* Problem to work on
Your task is to repeat the entries exactly. Leave the pictures out.

* Material shown

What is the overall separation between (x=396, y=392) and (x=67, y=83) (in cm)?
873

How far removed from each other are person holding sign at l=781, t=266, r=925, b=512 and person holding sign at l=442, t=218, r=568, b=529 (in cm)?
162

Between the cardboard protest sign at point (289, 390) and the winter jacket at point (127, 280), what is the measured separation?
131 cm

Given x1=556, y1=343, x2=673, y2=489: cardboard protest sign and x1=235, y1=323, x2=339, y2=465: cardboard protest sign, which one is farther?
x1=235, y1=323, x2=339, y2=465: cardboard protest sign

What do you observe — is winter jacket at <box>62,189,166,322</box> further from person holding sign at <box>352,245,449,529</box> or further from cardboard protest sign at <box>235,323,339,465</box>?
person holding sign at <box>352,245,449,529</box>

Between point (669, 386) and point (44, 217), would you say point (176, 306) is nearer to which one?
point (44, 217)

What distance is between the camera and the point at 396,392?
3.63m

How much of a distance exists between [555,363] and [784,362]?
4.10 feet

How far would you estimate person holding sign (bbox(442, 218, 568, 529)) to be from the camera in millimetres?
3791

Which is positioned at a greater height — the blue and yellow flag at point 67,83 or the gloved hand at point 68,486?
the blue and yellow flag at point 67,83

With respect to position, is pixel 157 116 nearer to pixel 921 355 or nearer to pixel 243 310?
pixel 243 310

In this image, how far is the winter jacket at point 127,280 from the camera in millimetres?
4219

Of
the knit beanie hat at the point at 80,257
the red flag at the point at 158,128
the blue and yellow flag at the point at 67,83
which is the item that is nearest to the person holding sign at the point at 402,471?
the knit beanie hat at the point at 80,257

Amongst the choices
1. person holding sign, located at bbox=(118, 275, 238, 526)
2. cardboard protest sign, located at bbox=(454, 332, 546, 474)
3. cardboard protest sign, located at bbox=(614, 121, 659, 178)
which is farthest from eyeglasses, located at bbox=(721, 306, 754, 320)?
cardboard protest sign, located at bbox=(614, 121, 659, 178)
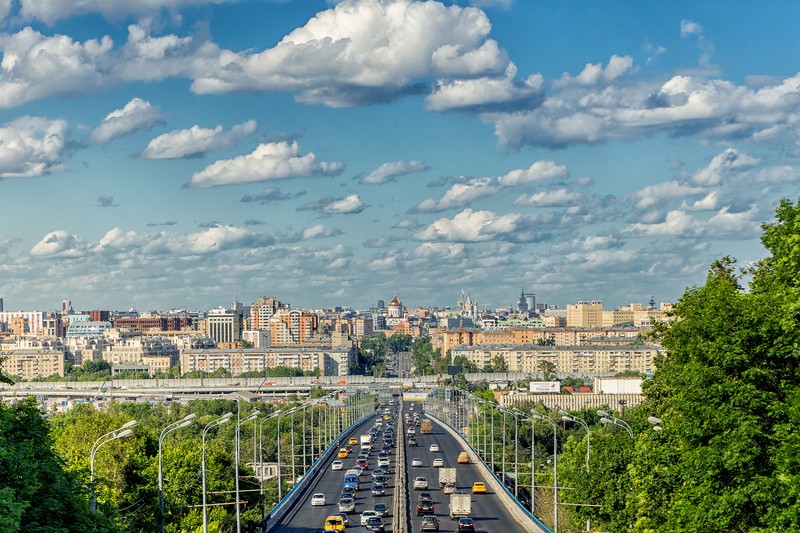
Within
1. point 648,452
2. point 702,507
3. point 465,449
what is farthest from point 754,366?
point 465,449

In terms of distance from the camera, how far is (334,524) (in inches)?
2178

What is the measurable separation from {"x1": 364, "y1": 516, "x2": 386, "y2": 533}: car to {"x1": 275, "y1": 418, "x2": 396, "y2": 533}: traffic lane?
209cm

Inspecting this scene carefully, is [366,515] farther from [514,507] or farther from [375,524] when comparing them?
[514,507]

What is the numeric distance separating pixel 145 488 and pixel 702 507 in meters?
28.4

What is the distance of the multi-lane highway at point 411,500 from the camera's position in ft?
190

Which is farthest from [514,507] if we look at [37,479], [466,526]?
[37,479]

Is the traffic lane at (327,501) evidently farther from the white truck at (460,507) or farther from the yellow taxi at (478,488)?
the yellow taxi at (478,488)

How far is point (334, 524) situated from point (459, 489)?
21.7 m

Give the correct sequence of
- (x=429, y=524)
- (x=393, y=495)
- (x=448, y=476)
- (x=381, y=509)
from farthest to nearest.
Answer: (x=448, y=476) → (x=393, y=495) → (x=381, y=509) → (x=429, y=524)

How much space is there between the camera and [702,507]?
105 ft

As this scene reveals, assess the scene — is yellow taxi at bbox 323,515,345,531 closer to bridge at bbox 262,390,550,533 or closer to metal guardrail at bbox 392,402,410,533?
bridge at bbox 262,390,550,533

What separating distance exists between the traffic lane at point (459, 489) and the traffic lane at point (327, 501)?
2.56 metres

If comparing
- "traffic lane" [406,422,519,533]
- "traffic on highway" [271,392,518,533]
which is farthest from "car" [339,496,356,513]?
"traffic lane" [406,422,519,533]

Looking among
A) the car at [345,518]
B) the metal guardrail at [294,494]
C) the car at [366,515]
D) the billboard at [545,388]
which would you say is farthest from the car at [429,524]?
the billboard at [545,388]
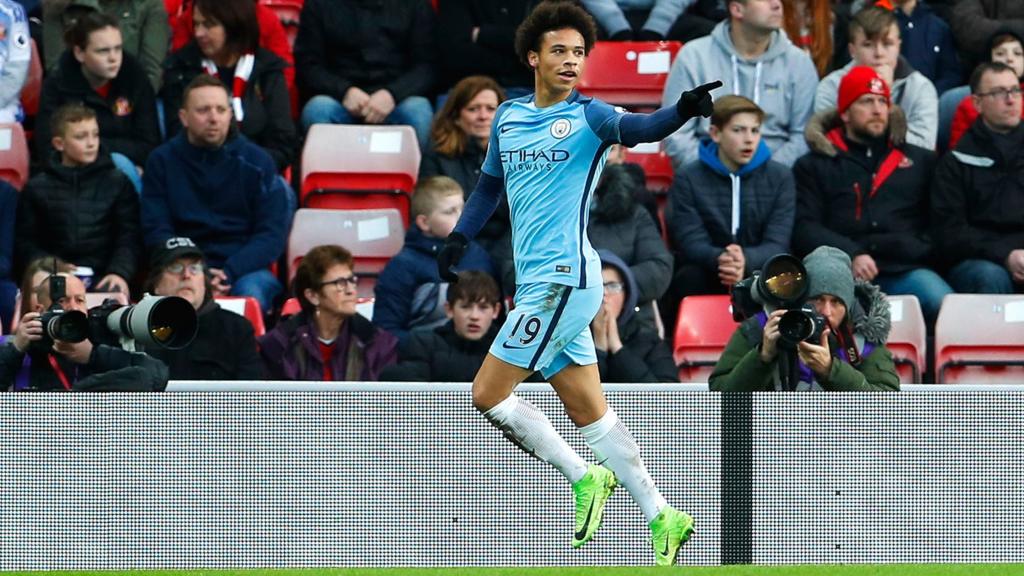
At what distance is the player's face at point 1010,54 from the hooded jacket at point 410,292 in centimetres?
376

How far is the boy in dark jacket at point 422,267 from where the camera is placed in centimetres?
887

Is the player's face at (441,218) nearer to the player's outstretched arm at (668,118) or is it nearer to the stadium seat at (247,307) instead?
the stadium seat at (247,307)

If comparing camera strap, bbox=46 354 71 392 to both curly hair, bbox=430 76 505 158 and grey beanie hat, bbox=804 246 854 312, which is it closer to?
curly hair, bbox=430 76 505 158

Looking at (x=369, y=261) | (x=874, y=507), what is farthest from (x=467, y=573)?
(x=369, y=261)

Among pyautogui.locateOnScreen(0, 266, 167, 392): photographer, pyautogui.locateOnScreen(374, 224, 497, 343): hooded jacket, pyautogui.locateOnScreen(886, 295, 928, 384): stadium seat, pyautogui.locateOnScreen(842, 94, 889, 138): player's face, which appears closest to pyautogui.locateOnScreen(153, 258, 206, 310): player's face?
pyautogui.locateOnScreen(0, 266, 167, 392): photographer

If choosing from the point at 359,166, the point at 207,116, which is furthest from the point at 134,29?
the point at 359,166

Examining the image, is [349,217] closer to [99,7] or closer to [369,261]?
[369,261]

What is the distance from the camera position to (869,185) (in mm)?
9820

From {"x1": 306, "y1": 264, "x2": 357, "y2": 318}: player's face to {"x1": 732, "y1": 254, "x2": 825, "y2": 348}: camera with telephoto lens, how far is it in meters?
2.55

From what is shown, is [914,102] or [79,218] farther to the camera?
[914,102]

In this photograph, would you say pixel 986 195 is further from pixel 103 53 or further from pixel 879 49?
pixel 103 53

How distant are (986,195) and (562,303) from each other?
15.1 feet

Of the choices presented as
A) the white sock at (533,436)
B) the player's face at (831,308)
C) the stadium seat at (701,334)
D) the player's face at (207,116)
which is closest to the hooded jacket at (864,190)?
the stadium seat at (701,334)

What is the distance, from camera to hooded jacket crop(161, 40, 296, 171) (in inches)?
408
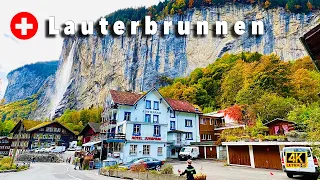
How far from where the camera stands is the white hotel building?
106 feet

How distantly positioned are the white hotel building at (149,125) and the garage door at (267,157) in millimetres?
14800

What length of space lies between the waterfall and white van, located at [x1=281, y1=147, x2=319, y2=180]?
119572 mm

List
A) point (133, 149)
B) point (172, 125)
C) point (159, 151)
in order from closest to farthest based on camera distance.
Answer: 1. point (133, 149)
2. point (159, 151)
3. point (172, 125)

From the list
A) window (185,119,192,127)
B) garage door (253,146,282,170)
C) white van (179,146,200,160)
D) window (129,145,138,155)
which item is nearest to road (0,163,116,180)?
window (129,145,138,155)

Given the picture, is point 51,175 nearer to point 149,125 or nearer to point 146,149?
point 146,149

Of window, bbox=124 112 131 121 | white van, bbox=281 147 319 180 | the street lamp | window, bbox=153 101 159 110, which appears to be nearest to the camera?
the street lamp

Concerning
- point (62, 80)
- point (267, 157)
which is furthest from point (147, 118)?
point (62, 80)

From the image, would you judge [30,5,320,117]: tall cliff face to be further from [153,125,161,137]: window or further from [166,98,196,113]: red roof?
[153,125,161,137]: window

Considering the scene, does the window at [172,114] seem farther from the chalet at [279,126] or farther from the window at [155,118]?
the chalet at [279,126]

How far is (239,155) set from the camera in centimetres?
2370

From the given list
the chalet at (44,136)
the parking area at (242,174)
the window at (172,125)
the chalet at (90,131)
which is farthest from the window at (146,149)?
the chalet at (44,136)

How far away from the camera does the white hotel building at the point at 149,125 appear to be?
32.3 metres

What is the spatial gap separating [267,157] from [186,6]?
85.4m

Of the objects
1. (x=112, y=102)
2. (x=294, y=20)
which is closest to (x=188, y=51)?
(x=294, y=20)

* Exercise result
What is the overall separation between (x=396, y=392) and (x=67, y=83) (in cm)?
873

How far removed from each other are person holding sign at l=781, t=266, r=925, b=512 and person holding sign at l=442, t=218, r=568, b=529 (in cm)?
162

Between the cardboard protest sign at point (289, 390) and the winter jacket at point (127, 280), what is the measured separation?
131 cm

Given x1=556, y1=343, x2=673, y2=489: cardboard protest sign and x1=235, y1=323, x2=339, y2=465: cardboard protest sign, which one is farther?
x1=235, y1=323, x2=339, y2=465: cardboard protest sign

What do you observe — is winter jacket at <box>62,189,166,322</box> further from person holding sign at <box>352,245,449,529</box> or further from cardboard protest sign at <box>235,323,339,465</box>?
person holding sign at <box>352,245,449,529</box>

Between point (669, 386) and point (44, 217), would you say point (176, 306) is nearer to which one?
point (44, 217)

What distance is between the camera and the point at 396,392?
3.63m

How much of a distance exists between [555,363] and [784,362]?
4.10 feet

How far would you estimate person holding sign (bbox(442, 218, 568, 529)) to be from the camera in millimetres?
3791

Which is positioned at a greater height — the blue and yellow flag at point 67,83 or the gloved hand at point 68,486?
the blue and yellow flag at point 67,83

With respect to position, is pixel 157 116 nearer to pixel 921 355 or nearer to pixel 243 310?
pixel 243 310

In this image, how far is the winter jacket at point 127,280 from the camera in millimetres?
4219

Of
the knit beanie hat at the point at 80,257
the red flag at the point at 158,128
the blue and yellow flag at the point at 67,83
which is the item that is nearest to the person holding sign at the point at 402,471?
the knit beanie hat at the point at 80,257

Amongst the choices
1. person holding sign, located at bbox=(118, 275, 238, 526)
2. cardboard protest sign, located at bbox=(454, 332, 546, 474)
3. cardboard protest sign, located at bbox=(614, 121, 659, 178)
which is farthest from eyeglasses, located at bbox=(721, 306, 754, 320)?
cardboard protest sign, located at bbox=(614, 121, 659, 178)
Within
1. point 648,452
2. point 702,507
3. point 465,449
what is farthest from point 754,366?
point 465,449

In terms of distance from the camera, how far is (334,524) (in inches)?
2178

What is the measurable separation from {"x1": 364, "y1": 516, "x2": 386, "y2": 533}: car to {"x1": 275, "y1": 418, "x2": 396, "y2": 533}: traffic lane?
209cm

Inspecting this scene carefully, is [366,515] farther from [514,507] or farther from [375,524] when comparing them?
[514,507]

What is the numeric distance separating pixel 145 488 and pixel 702 507 in meters?
28.4

What is the distance of the multi-lane highway at point 411,500 from the camera's position in ft?
190

Which is farthest from [514,507] if we look at [37,479], [466,526]?
[37,479]

Is the traffic lane at (327,501) evidently farther from the white truck at (460,507) or farther from the yellow taxi at (478,488)?
the yellow taxi at (478,488)

How far is point (334, 524) situated from point (459, 489)?
21.7 m

Give the correct sequence of
- (x=429, y=524)
- (x=393, y=495)
- (x=448, y=476)
- (x=381, y=509)
from farthest to nearest.
Answer: (x=448, y=476) → (x=393, y=495) → (x=381, y=509) → (x=429, y=524)

How much space is there between the camera and [702,507]?
105 ft

As this scene reveals, assess the scene — is yellow taxi at bbox 323,515,345,531 closer to bridge at bbox 262,390,550,533 or closer to metal guardrail at bbox 392,402,410,533?
bridge at bbox 262,390,550,533

What separating distance exists between the traffic lane at point (459, 489) and the traffic lane at point (327, 501)?
2.56 metres

If comparing
- "traffic lane" [406,422,519,533]
- "traffic on highway" [271,392,518,533]
which is farthest from "car" [339,496,356,513]?
"traffic lane" [406,422,519,533]

Looking among
A) the car at [345,518]
B) the metal guardrail at [294,494]
C) the car at [366,515]
D) the billboard at [545,388]
which would you say is farthest from the car at [429,524]?
the billboard at [545,388]
At what distance is the player's face at point 1010,54 from the hooded jacket at point 410,292 in centimetres?
376

How far is the boy in dark jacket at point 422,267 from where the camera is placed in centimetres?
887

Is the player's face at (441,218) nearer to the player's outstretched arm at (668,118) or is it nearer to the stadium seat at (247,307) instead?
the stadium seat at (247,307)

If comparing camera strap, bbox=46 354 71 392 to both curly hair, bbox=430 76 505 158 and grey beanie hat, bbox=804 246 854 312, which is it closer to?
curly hair, bbox=430 76 505 158

Looking at (x=369, y=261) | (x=874, y=507), what is farthest from (x=467, y=573)?
(x=369, y=261)

Among pyautogui.locateOnScreen(0, 266, 167, 392): photographer, pyautogui.locateOnScreen(374, 224, 497, 343): hooded jacket, pyautogui.locateOnScreen(886, 295, 928, 384): stadium seat, pyautogui.locateOnScreen(842, 94, 889, 138): player's face, which appears closest to pyautogui.locateOnScreen(153, 258, 206, 310): player's face?
pyautogui.locateOnScreen(0, 266, 167, 392): photographer

If choosing from the point at 359,166, the point at 207,116, which is furthest from the point at 134,29?
the point at 359,166

Examining the image, is [349,217] closer to [99,7] or closer to [369,261]?
[369,261]

What is the distance from the camera position to (869,185) (in mm)?
9820

From {"x1": 306, "y1": 264, "x2": 357, "y2": 318}: player's face to {"x1": 732, "y1": 254, "x2": 825, "y2": 348}: camera with telephoto lens, how far is it in meters?
2.55

From what is shown, is [914,102] or [79,218] farther to the camera?
[914,102]

In this photograph, would you say pixel 986 195 is further from pixel 103 53 or further from pixel 879 49?
pixel 103 53

How distant are (986,195) and (562,303) from each other?
15.1 feet

Of the choices presented as
A) the white sock at (533,436)
B) the player's face at (831,308)
C) the stadium seat at (701,334)
D) the player's face at (207,116)
which is closest to the hooded jacket at (864,190)?
the stadium seat at (701,334)

What is the distance, from camera to hooded jacket crop(161, 40, 296, 171) (in inches)?
408
How far from where the camera stands is the white hotel building?
106 feet

How distantly positioned are the white hotel building at (149,125) and the garage door at (267,157) in millimetres?
14800

What length of space lies between the waterfall and white van, located at [x1=281, y1=147, x2=319, y2=180]?
119572 mm

List
A) point (133, 149)
B) point (172, 125)
C) point (159, 151)
in order from closest to farthest based on camera distance.
Answer: 1. point (133, 149)
2. point (159, 151)
3. point (172, 125)

From the list
A) window (185,119,192,127)
B) garage door (253,146,282,170)
C) white van (179,146,200,160)
D) window (129,145,138,155)
which item is nearest to road (0,163,116,180)?
window (129,145,138,155)

Given the picture, is point 51,175 nearer to point 149,125 or nearer to point 146,149?
point 146,149

Of window, bbox=124 112 131 121 | white van, bbox=281 147 319 180 | the street lamp | window, bbox=153 101 159 110, which appears to be nearest to the camera?
the street lamp

Concerning
- point (62, 80)
- point (267, 157)
which is furthest from point (147, 118)?
point (62, 80)

From the image, would you judge [30,5,320,117]: tall cliff face to be further from [153,125,161,137]: window or further from [166,98,196,113]: red roof?
[153,125,161,137]: window

Considering the scene, does the window at [172,114] seem farther from the chalet at [279,126] or farther from the window at [155,118]?
the chalet at [279,126]

How far is (239,155) set from the camera in centimetres?
2370

From the given list
the chalet at (44,136)
the parking area at (242,174)
the window at (172,125)
the chalet at (90,131)
which is farthest from the window at (146,149)?
the chalet at (44,136)

How far away from the camera does the white hotel building at the point at 149,125 appear to be?
32.3 metres

What is the spatial gap separating [267,157] from [186,6]?
85.4m

Of the objects
1. (x=112, y=102)
2. (x=294, y=20)
which is closest to (x=188, y=51)?
(x=294, y=20)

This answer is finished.